Theatrical release poster
|Directed by||Vincenzo Natali|
|Produced by||Mehra Meh
|Written by||André Bijelic
|Starring||Nicole de Boer
Maurice Dean Wint
|Music by||Mark Korven|
|Editing by||John Sanders|
|Studio||Feature Film Project, The
Ontario Film Development Corporation
Harold Greenberg Fund, The
|Distributed by||Cineplex Odeon Films|
|Release dates||September 9, 1997 (Toronto International Film Festival)
September 11, 1998 (United States)
|Running time||90 minutes|
Cube is a 1997 Canadian science fiction psychological horror film, directed and co-written by Vincenzo Natali. The film was a successful product of the Canadian Film Centre's First Feature Project.
A man named Alderson (Julian Richings) awakens and finds himself in a cube-shaped room with a hatch in each wall and in the floor and ceiling. Opening some of the hatches, he finds passages to rooms that are identical except for their colors. He enters an orange room and, without warning, is sliced to pieces by a wire grill.
In another such room, five people - Quentin, Worth, Holloway, Rennes and Leaven - meet. None know where they are, how they got there, or why. Quentin, having almost been killed by one, informs them that some cubes contain traps. Assuming they are triggered by motion detectors, Rennes tests each by throwing his boot in first. Leaven notices numbers inscribed in the passageways between rooms. Quentin, a policeman, recognizes "the Wren" as an escape artist renowned for getting out of jails. After "booting" one room, Rennes enters but is sprayed by acid, which dissolves his face and kills him. They realize that there are different kinds of detectors, and Quentin deduces that this detector was triggered by heat.
Quentin believes each person has a reason for being there. He is a police officer, Leaven is a mathematics student, Holloway a doctor and conspiracy theorist who thinks the "military industrial complex" is responsible for their predicament, while the surly Worth declines to talk about himself or his past actions. Leaven theorizes that any room marked with a prime number is a trap. They then find a mentally challenged man named Kazan, whom Holloway insists they bring along.
Using Leaven's calculations, Quentin enters a supposedly safe room and is nearly killed by a razor-wire trap, disproving Leaven's theory. Tensions rise, and Quentin becomes irritated by Holloway's paranoia and liberalism, Kazan's childlike mentality, and Worth's reticence. He provokes Worth about getting a way out, to which Worth shouts that there is no way out of here. Worth admits that he knows about this place: he designed the Cube's outer shell. Worth insists that he knows nothing about the rest of the structure. He believes that it was ordered by a bureaucracy, its purpose lost over time; they are only imprisoned there because not using it would require the organization to admit that the Cube was a mistake, a waste of time and money. His knowledge of the outer shell's size allows Leaven to determine that there are 26 rooms to a each side, 17,576 rooms in all. She guesses that the numbers indicate the Cartesian coordinates of the rooms. The group starts moving toward the nearest edge based on her theory.

▸ EXERCISE REQUIREMENTS
1/ In the text about the film Cube, which part of the Cube does Worth say he designed?
2/ Write out the part of the text about the film Cube starting with "Theatrical release poster" and going on through "International Film Festival)", word for word.

▸ DATA LINES
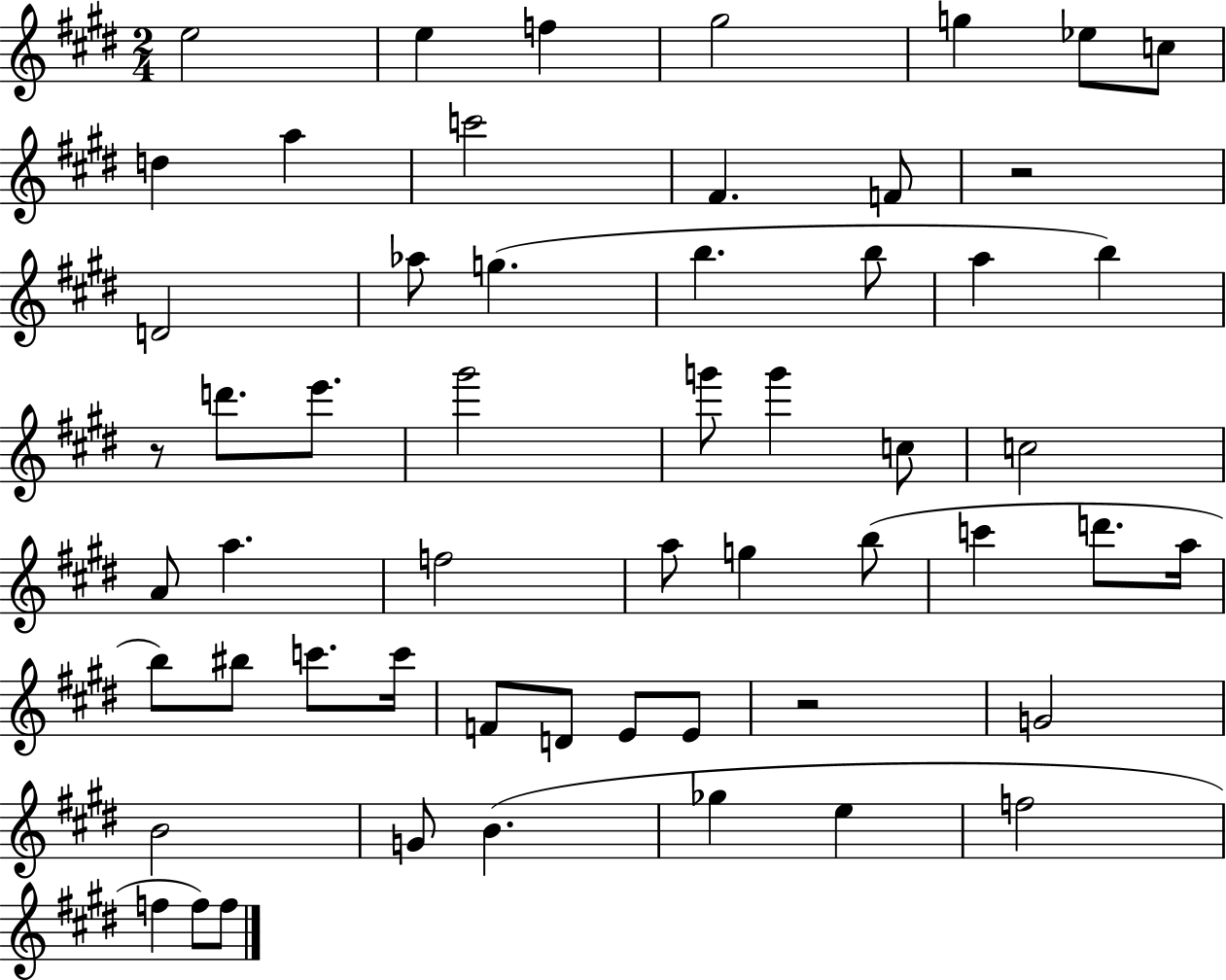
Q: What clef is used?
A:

▸ THE REPLIES
1/ Worth says he designed the Cube's outer shell.

2/
Theatrical release poster
|Directed by||Vincenzo Natali|
|Produced by||Mehra Meh
|Written by||André Bijelic
|Starring||Nicole de Boer
Maurice Dean Wint
|Music by||Mark Korven|
|Editing by||John Sanders|
|Studio||Feature Film Project, The
Ontario Film Development Corporation
Harold Greenberg Fund, The
|Distributed by||Cineplex Odeon Films|
|Release dates||September 9, 1997 (Toronto International Film Festival)